Yesterday, I found myself sucked into a crazy conversation that ended up in a battle. I would rather not go into details, but let’s just say as I sat back and looked over the situation, I didn’t like who I was becoming. My blood was boiling, my anger was raging, and I couldn’t concentrate on anything but that situation. All the while, my 15 year old is texting me about her trip to Washington DC for the March for Life. Her bus drove through snow to get to DC, and once they arrived they found the government and schools had shut down for an impending storm. As the snow started to come down, 150 kids were trapped inside a school. My stomach turned over again. My worry thermometer started going out of control as I thought of my poor child 10 hours away, stuck in a school. It went up even higher as I worried about her trip home through the snow covered mountains of West Virginia, the snow covered highways of Pennsylvania and Ohio. I was heartbroken for her and scared to death as a mom. Her texts kept coming through to me and her spirits definitely seemed high. Snowball fights, card playing, movie watching and sleeping were all activities that the kids found fun and peaceful.
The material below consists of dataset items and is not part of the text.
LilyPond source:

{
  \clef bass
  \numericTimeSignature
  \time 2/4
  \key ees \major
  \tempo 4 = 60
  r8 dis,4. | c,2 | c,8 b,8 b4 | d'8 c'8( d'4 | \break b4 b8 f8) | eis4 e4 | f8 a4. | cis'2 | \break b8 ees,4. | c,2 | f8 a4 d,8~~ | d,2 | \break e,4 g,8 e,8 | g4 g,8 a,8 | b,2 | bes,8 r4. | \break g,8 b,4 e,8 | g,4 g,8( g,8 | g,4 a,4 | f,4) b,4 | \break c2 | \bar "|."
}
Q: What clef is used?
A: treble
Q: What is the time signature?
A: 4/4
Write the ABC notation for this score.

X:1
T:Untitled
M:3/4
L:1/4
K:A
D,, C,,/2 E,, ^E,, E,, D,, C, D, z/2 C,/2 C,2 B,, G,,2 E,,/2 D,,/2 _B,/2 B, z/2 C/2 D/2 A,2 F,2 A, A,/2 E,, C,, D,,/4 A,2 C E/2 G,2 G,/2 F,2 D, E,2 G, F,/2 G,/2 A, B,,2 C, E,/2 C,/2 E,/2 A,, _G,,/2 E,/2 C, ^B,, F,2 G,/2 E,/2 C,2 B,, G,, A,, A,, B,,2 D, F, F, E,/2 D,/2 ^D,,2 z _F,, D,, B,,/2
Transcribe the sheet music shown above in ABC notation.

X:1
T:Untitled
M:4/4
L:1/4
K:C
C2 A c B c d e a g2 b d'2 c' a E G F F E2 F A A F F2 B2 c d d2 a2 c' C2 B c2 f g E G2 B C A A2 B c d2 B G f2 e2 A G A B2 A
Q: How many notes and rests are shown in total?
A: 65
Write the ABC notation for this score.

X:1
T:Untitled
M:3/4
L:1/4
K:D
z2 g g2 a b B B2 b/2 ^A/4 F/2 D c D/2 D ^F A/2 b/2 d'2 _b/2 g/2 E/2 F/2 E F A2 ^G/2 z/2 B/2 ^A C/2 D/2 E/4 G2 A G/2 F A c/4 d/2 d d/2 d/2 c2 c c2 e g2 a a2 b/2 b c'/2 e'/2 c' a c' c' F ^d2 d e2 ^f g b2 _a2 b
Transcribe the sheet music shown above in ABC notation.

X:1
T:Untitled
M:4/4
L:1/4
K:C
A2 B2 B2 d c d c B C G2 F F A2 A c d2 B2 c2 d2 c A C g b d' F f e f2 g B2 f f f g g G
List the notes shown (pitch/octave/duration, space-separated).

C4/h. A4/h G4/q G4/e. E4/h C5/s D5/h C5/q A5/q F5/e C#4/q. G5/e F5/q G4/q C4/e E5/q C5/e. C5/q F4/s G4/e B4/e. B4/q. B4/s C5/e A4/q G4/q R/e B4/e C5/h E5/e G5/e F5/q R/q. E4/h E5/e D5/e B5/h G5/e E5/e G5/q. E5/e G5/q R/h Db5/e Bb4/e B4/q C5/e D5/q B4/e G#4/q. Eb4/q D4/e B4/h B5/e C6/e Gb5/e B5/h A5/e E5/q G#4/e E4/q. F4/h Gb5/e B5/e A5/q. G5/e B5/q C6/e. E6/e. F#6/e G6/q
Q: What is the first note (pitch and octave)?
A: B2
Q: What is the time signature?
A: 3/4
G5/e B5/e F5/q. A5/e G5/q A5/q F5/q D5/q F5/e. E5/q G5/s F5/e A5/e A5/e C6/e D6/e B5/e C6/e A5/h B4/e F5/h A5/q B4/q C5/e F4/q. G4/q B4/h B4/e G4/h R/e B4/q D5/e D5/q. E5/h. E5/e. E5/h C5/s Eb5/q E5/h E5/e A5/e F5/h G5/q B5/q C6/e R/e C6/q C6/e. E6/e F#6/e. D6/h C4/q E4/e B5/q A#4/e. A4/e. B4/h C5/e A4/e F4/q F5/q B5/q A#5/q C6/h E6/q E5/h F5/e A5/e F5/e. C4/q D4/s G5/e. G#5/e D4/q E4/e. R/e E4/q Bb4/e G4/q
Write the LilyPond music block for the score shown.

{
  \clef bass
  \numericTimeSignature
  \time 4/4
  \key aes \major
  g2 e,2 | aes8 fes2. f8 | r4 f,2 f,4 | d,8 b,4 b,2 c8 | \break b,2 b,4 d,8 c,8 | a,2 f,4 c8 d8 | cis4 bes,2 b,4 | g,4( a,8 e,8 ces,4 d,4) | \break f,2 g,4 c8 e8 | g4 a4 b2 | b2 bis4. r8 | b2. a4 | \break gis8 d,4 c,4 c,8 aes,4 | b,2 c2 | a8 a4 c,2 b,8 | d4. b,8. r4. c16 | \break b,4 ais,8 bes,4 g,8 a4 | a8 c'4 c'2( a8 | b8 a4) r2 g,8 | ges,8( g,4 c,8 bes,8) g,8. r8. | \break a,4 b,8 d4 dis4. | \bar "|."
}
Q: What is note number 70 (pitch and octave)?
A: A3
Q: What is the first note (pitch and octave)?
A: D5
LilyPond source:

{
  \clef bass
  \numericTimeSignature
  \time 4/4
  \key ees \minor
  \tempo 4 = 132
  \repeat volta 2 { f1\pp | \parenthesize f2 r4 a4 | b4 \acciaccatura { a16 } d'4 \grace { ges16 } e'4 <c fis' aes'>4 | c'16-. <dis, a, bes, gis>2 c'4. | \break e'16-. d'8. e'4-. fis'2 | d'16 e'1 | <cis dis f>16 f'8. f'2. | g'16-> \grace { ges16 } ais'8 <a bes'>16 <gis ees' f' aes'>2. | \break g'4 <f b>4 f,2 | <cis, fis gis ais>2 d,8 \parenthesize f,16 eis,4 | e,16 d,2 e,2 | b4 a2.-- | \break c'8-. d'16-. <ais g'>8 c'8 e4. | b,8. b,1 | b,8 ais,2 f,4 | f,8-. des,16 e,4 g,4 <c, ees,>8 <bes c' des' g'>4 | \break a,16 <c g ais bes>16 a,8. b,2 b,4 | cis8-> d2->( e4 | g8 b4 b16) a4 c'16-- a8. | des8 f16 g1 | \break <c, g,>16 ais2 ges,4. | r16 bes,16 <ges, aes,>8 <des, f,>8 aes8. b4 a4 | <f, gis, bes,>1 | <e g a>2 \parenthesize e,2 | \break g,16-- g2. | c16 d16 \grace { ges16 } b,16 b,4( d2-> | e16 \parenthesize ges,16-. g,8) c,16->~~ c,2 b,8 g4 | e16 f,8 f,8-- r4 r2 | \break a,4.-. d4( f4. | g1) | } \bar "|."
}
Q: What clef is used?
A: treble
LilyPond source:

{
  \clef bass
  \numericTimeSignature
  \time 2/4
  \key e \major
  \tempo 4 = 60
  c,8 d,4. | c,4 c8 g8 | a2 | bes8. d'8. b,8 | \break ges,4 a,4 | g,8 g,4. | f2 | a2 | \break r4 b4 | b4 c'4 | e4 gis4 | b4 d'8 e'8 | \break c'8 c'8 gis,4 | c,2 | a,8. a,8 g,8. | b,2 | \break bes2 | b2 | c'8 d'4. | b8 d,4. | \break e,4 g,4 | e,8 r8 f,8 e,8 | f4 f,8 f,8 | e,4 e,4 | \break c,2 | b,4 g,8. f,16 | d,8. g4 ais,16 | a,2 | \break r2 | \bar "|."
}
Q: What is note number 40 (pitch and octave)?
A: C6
So, I am sure you can see that having an argument with someone while dealing with a stressful mom situation was probably not a good idea on my part. Fortunately (or unfortunately) through the vast use of social media, I realized that God really didn’t want me having that conversation with that person. I really didn’t need to prove my point. I knew what was in my heart, and even though this person characterized me as “hateful,” I knew I wasn’t hateful and so did God. So with the click of a button I unfriended the person and let the conversation go into who knows where in the outerspace of cyberworld.
God didn’t like me taking on the vocation of spokeswoman for that cause and you know how I knew that? Because I wasn’t becoming more holy through the process, I was becoming exactly what that person called me – hateful. Evil had found a way to seep into my soul yesterday, and I had to find a way back to God.
Sometimes we think we are doing God’s good by speaking out for a cause, but when it isn’t making you more holy or helping you become more spiritual in your faith life, you probably have mistaken your vocation.
On the other hand, my 15 year old daughter had found her vocation in the March for Life. Even through tough circumstances the kids found peace. They found that prayer, celebrating Christ, and being with each other was not going to change their mission. They will walk at the Mall today in Washington DC to pray for all those who are affected by abortion. Their prayers will be heard by thousands, not as a spokespeople for the Pro Life movement, but as prayer warriors for the women and children who lives have been forever changed by abortion. How does she know this was her calling? Because God made her more holy through the process of it all. At 15 years of age, she was able to battle evil and guard her vocation vigilantly. Wow!
I have found myself (since Sunday) looking at my life a lot differently. I found myself falling back on those words from Fr. Arbuckle, “Your vocation in life should make you more holy. Jealously, guard your vocation.”
Don’t make the mistake of thinking your vocation is something large and big. Our vocation here on earth may sometimes be small and little, an everyday occurrence. Those small little details in our day can change drastically when we keep in mind Fr Arbuckle’s words. Those words could change our faith life drastically because it will make us think about our actions and evaluate if we are really doing God’s Will.
Evil can so easily sneak into those cracks of our everyday errands, our everyday conversations, and our everyday ministries. It is so important for us to guard our vocations jealously. Let God show you the path to holiness. Let God lead your day. Allow God to take over every part of your life.